What happened next is literally blown permanently from my memory. I’m told the hull of the liner breached and set off a series of explosions. Everyone in the passenger compartment was killed due to decompression…including my father and brothers.

The only survivors were those of us in the restrooms and a few crew who became trapped in other parts of the ship when the emergency seals activated. Even then, we weren’t terribly lucky. The explosions twisted the wreck of the liner, tossing us about like ragdolls. I don’t remember that part, either.

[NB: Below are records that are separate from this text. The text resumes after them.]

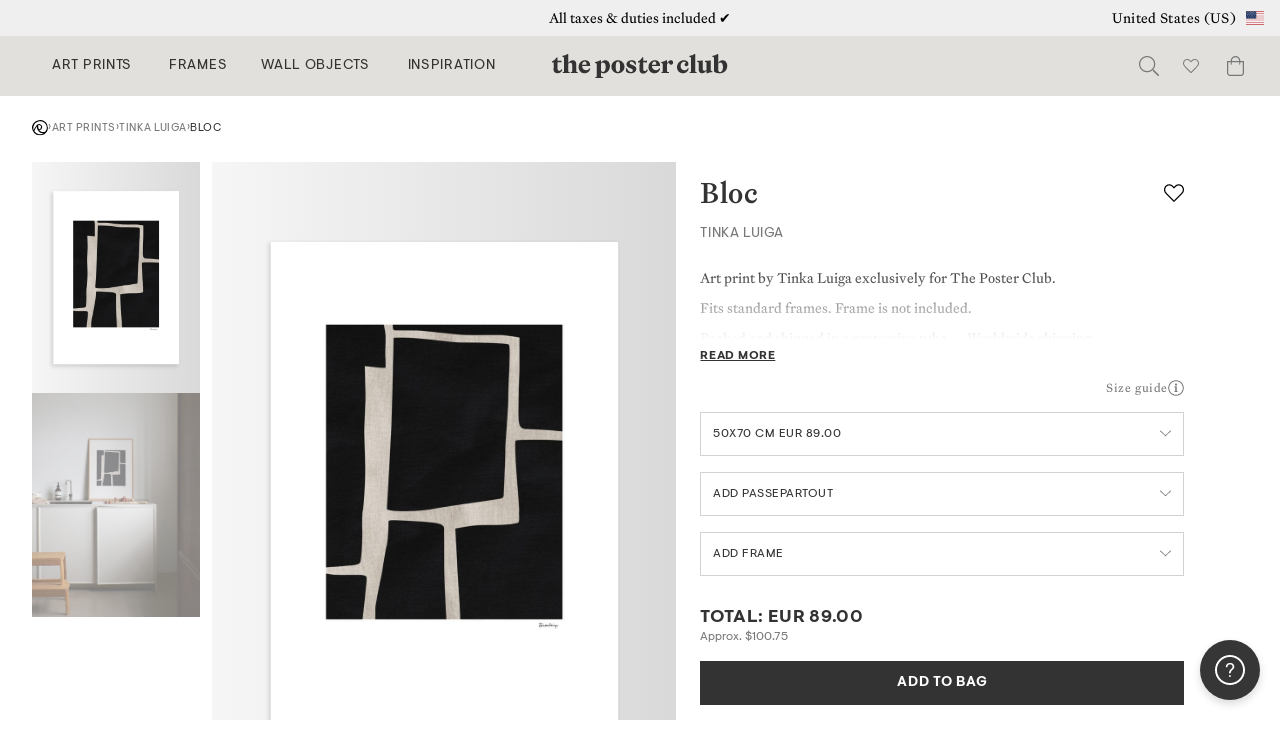

--- FILE ---
content_type: image/svg+xml
request_url: https://cdn.elev.io/sdk/icons/v9/sticky-note-o.svg
body_size: 85
content:
<svg viewBox="0 0 24 24"><path d="M19 3.001H5c-1.104 0-2 .898-2 2v14c0 1.103.896 2 2 2h7c.819 0 1.835-.42 2.414-1L20 14.416c.58-.58 1-1.595 1-2.414v-7a2.002 2.002 0 0 0-2-2.001zm-14 16v-14h14v7h-4c-1.654 0-3 1.346-3 3v4H5zm9-1.414v-2.586c0-.552.449-1 1-1h2.586L14 17.587z"/></svg>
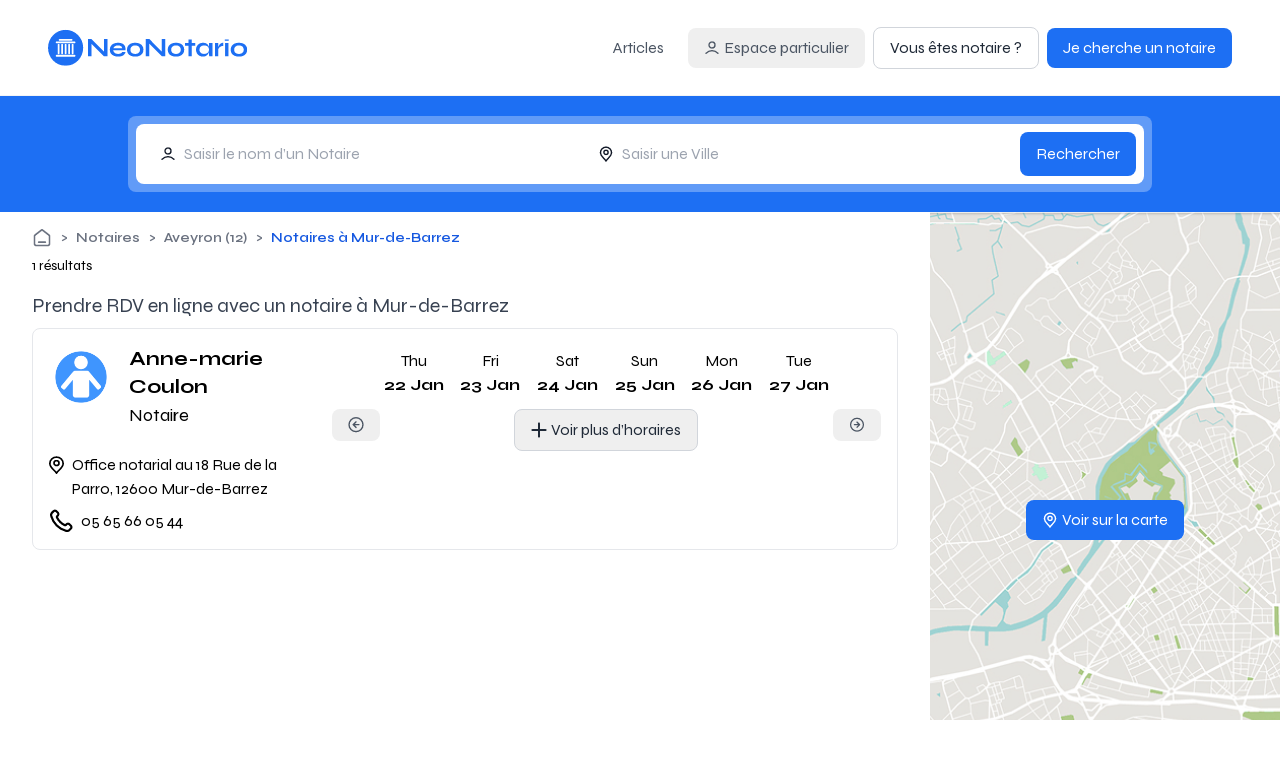

--- FILE ---
content_type: text/javascript; charset=utf-8
request_url: https://www.neonotario.com/_nuxt/Ck_xtD-Z.js
body_size: 1674
content:
import{a as A,t as T,i as C,b as O,n as N,c as x,d as V,e as D,f as F,g as H,p as R}from"./DmHlR7hD.js";import{bF as h,cc as w,bJ as S,bt as M,c0 as B,b1 as L,c4 as _,b4 as j,co as k}from"#entry";try{(function(){var t=typeof window<"u"?window:typeof global<"u"?global:typeof globalThis<"u"?globalThis:typeof self<"u"?self:{},n=new t.Error().stack;n&&(t._sentryDebugIds=t._sentryDebugIds||{},t._sentryDebugIds[n]="f0d9288c-da34-461c-8b6d-2b25256ffadf",t._sentryDebugIdIdentifier="sentry-dbid-f0d9288c-da34-461c-8b6d-2b25256ffadf")})()}catch{}const I=C?window:void 0;function b(t){var n;const l=w(t);return(n=l?.$el)!=null?n:l}function W(...t){const n=[],l=()=>{n.forEach(e=>e()),n.length=0},d=(e,s,o,i)=>(e.addEventListener(s,o,i),()=>e.removeEventListener(s,o,i)),f=M(()=>{const e=O(w(t[0])).filter(s=>s!=null);return e.every(s=>typeof s!="string")?e:void 0}),a=D(()=>{var e,s;return[(s=(e=f.value)==null?void 0:e.map(o=>b(o)))!=null?s:[I].filter(o=>o!=null),O(w(f.value?t[1]:t[0])),O(j(f.value?t[2]:t[1])),w(f.value?t[3]:t[2])]},([e,s,o,i])=>{if(l(),!e?.length||!s?.length||!o?.length)return;const u=F(i)?{...i}:i;n.push(...e.flatMap(r=>s.flatMap(v=>o.map(p=>d(r,v,p,u)))))},{flush:"post"}),c=()=>{a(),l()};return V(l),c}function P(){const t=h(!1),n=_();return n&&L(()=>{t.value=!0},n),t}function z(t){const n=P();return M(()=>(n.value,!!t()))}function Q(t,n,l={}){const{window:d=I,...f}=l;let a;const c=z(()=>d&&"MutationObserver"in d),e=()=>{a&&(a.disconnect(),a=void 0)},s=M(()=>{const r=w(t),v=O(r).map(b).filter(N);return new Set(v)}),o=S(s,r=>{e(),c.value&&r.size&&(a=new MutationObserver(n),r.forEach(v=>a.observe(v,f)))},{immediate:!0,flush:"post"}),i=()=>a?.takeRecords(),u=()=>{o(),e()};return V(u),{isSupported:c,stop:u,takeRecords:i}}const Y=Symbol("vueuse-ssr-width");function J(){const t=k()?H(Y,null):null;return typeof t=="number"?t:void 0}function $(t,n={}){const{window:l=I,ssrWidth:d=J()}=n,f=z(()=>l&&"matchMedia"in l&&typeof l.matchMedia=="function"),a=h(typeof d=="number"),c=h(),e=h(!1),s=o=>{e.value=o.matches};return B(()=>{if(a.value){a.value=!f.value;const o=w(t).split(",");e.value=o.some(i=>{const u=i.includes("not all"),r=i.match(/\(\s*min-width:\s*(-?\d+(?:\.\d*)?[a-z]+\s*)\)/),v=i.match(/\(\s*max-width:\s*(-?\d+(?:\.\d*)?[a-z]+\s*)\)/);let p=!!(r||v);return r&&p&&(p=d>=R(r[1])),v&&p&&(p=d<=R(v[1])),u?!p:p});return}f.value&&(c.value=l.matchMedia(w(t)),e.value=c.value.matches)}),W(c,"change",s,{passive:!0}),M(()=>e.value)}function G(t,n,l={}){const{window:d=I,...f}=l;let a;const c=z(()=>d&&"ResizeObserver"in d),e=()=>{a&&(a.disconnect(),a=void 0)},s=M(()=>{const u=w(t);return Array.isArray(u)?u.map(r=>b(r)):[b(u)]}),o=S(s,u=>{if(e(),c.value&&d){a=new ResizeObserver(n);for(const r of u)r&&a.observe(r,f)}},{immediate:!0,flush:"post"}),i=()=>{e(),o()};return V(i),{isSupported:c,stop:i}}function Z(t,n={}){const{reset:l=!0,windowResize:d=!0,windowScroll:f=!0,immediate:a=!0,updateTiming:c="sync"}=n,e=h(0),s=h(0),o=h(0),i=h(0),u=h(0),r=h(0),v=h(0),p=h(0);function E(){const y=b(t);if(!y){l&&(e.value=0,s.value=0,o.value=0,i.value=0,u.value=0,r.value=0,v.value=0,p.value=0);return}const g=y.getBoundingClientRect();e.value=g.height,s.value=g.bottom,o.value=g.left,i.value=g.right,u.value=g.top,r.value=g.width,v.value=g.x,p.value=g.y}function m(){c==="sync"?E():c==="next-frame"&&requestAnimationFrame(()=>E())}return G(t,m),S(()=>b(t),y=>!y&&m()),Q(t,m,{attributeFilter:["style","class"]}),f&&W("scroll",m,{capture:!0,passive:!0}),d&&W("resize",m,{passive:!0}),T(()=>{a&&m()}),{height:e,bottom:s,left:o,right:i,top:u,width:r,x:v,y:p,update:m}}function K(t,n,l={}){const{root:d,rootMargin:f="0px",threshold:a=0,window:c=I,immediate:e=!0}=l,s=z(()=>c&&"IntersectionObserver"in c),o=M(()=>{const p=w(t);return O(p).map(b).filter(N)});let i=x;const u=h(e),r=s.value?S(()=>[o.value,b(d),u.value],([p,E])=>{if(i(),!u.value||!p.length)return;const m=new IntersectionObserver(n,{root:b(E),rootMargin:f,threshold:a});p.forEach(y=>y&&m.observe(y)),i=()=>{m.disconnect(),i=x}},{immediate:e,flush:"post"}):x,v=()=>{i(),r(),u.value=!1};return V(v),{isSupported:s,isActive:u,pause(){i(),u.value=!1},resume(){u.value=!0},stop:v}}function q(t,n={}){const{window:l=I,scrollTarget:d,threshold:f=0,rootMargin:a,once:c=!1}=n,e=h(!1),{stop:s}=K(t,o=>{let i=e.value,u=0;for(const r of o)r.time>=u&&(u=r.time,i=r.isIntersecting);e.value=i,c&&A(e,()=>{s()})},{root:d,window:l,threshold:f,rootMargin:w(a)});return e}function ee(t={}){const{window:n=I,initialWidth:l=Number.POSITIVE_INFINITY,initialHeight:d=Number.POSITIVE_INFINITY,listenOrientation:f=!0,includeScrollbar:a=!0,type:c="inner"}=t,e=h(l),s=h(d),o=()=>{if(n)if(c==="outer")e.value=n.outerWidth,s.value=n.outerHeight;else if(c==="visual"&&n.visualViewport){const{width:u,height:r,scale:v}=n.visualViewport;e.value=Math.round(u*v),s.value=Math.round(r*v)}else a?(e.value=n.innerWidth,s.value=n.innerHeight):(e.value=n.document.documentElement.clientWidth,s.value=n.document.documentElement.clientHeight)};o(),T(o);const i={passive:!0};if(W("resize",o,i),n&&c==="visual"&&n.visualViewport&&W(n.visualViewport,"resize",o,i),f){const u=$("(orientation: portrait)");S(u,()=>o())}return{width:e,height:s}}export{ee as a,Z as b,q as u};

My next memory is of lying crumpled up in a corner of the restroom, with part of a stall lying over me. My back was broken and I had shrapnel embedded in me everywhere, including my throat. Someone, not my mother, was screaming about being on fire. I was paralyzed. I couldn’t do anything…but listen. Oh god, the screams…

It took a long time before she quieted. But then, the woman’s death revealed another horror: I could distinctly hear the sound of whistling air. Somewhere, what little oxygen we had was slowly finding a route out into space.

It got very, very cold. The fire was still burning and that kept us from freezing to death. At some point I passed out, from lack of oxygen, blood loss…from the cold… I’m told it was two days before we were rescued.

I don’t know why we didn’t die, why the attackers left the wreck and didn’t finish the job. I know it’s been hell since then. My mother suffered severe head trauma and is still in a coma. She’s not expected to live. Many of the other survivors are still in hospital as well. I can feel my legs again but I’m still relearning how to walk. My speech therapy is taking longer…too long.

Everything is gone. Everything. I can’t sing, I can’t walk. I couldn’t even go to the service for my father and brothers—! There wasn’t one because…because…explosive decompression and no bodies recove


Confused

Why am I in the hospital? I was on the passenger liner and then… I can’t remember what happened. Where is everyone?

Everything hurts. I can’t walk, I can’t speak. The nurses gave me a pad to write on, but they won’t tell me where my family is. All they say is my surgeries went well and I should regain use of my legs soon.

I can’t speak…

Why did this happen…? I can’t speak.